My heart breaks for anyone struggling with depression. It's isolating and scary. While these stories are the ones that stick out, there are several more like them. I have stood with people and done my best to be "the living, breathing, screaming invitation to believe in better things". And I will be yours if you need it.

That 18 year old's family still mourns him. They wish for him in the special moments. My best friend, who never thought she would live to see her 20's, is now a wife and a mother; something she never thought would happen and something I dared to hope for. And me, I find my peace in God and helping others, in letting them know that there is light past the darkness. Depression is a funny thing. It doesn't have just one cause and it doesn't feel the same for everyone. Sometimes it feels binding, like chains keeping you from life. Sometimes it is numbing, like your stuck at the bottom of a wet cave. Still sometimes it is terrifying, like being out on a limb... afraid if someone steps out onto it to throw a lifeline it was break beneath you. If you or someone you know if contemplating suicide, please seek help. If someone asks you to keep their secret... don't. No matter the threats, no threat can be worse than losing them forever when they decide to end their life.

Today is World Suicide Prevention Day which coincides with National Suicide Prevention Week.
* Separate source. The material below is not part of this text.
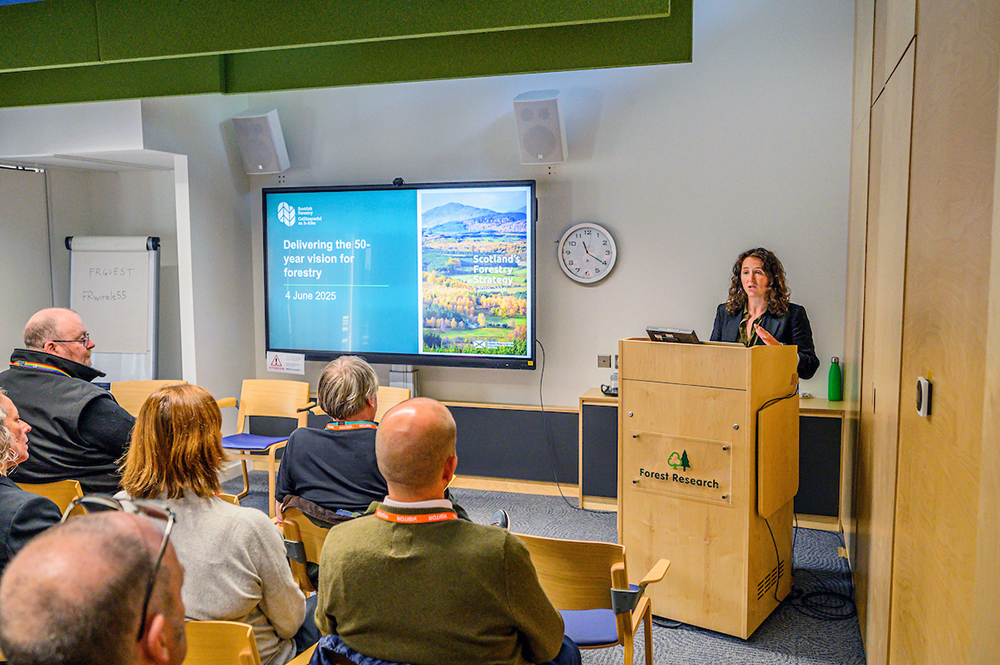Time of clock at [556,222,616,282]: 11:20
The theme this year is "We'll See You Tomorrow". And I will see you tomorrow because:

No one else can play your part.
I will be your living, breathing, screaming invitation to believe in something better.
People Matter.
I won't quit fighting for and along with those I love.
I will take your hand and run toward hope.
 I believe in the possibilities!

"If depression is the verse, than hope is the chorus"

Please take the time to check out TWOLHA and visit their Find Help page. They are a great source of encouragement and direction.